(Dataset rows)

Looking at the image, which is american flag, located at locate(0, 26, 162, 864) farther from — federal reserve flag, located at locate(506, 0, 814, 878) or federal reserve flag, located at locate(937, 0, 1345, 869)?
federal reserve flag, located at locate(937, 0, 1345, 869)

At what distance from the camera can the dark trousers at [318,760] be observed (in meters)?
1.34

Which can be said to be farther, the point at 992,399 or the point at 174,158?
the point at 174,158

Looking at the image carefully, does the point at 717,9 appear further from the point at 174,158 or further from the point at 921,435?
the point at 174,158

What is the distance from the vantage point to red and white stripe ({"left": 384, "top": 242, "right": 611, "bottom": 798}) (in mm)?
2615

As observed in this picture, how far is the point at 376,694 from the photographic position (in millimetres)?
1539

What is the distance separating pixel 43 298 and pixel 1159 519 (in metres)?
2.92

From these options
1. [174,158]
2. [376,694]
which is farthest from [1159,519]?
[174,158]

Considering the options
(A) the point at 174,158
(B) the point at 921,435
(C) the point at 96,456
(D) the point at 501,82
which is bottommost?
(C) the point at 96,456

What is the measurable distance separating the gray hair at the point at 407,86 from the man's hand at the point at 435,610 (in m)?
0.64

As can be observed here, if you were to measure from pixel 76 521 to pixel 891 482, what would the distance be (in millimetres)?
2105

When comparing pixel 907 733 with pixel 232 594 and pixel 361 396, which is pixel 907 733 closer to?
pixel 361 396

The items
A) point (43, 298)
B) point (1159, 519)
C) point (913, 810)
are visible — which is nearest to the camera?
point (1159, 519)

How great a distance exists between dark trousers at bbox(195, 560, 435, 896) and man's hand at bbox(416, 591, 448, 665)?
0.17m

...

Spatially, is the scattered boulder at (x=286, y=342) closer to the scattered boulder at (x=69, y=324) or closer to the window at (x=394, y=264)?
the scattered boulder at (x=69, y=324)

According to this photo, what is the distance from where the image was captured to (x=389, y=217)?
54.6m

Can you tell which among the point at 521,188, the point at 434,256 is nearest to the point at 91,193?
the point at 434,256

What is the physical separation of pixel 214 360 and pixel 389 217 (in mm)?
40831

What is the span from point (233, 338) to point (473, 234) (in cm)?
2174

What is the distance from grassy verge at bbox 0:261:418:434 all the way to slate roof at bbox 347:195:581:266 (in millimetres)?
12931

• WHAT TO WORK ON: Keep only the lines of the rows above that contain the string "image", matching case exactly, and copy each one.

• TASK ANSWER:
Looking at the image, which is american flag, located at locate(0, 26, 162, 864) farther from — federal reserve flag, located at locate(506, 0, 814, 878) or federal reserve flag, located at locate(937, 0, 1345, 869)?
Looking at the image carefully, does the point at 717,9 appear further from the point at 174,158 or further from the point at 921,435?
According to this photo, what is the distance from where the image was captured to (x=389, y=217)?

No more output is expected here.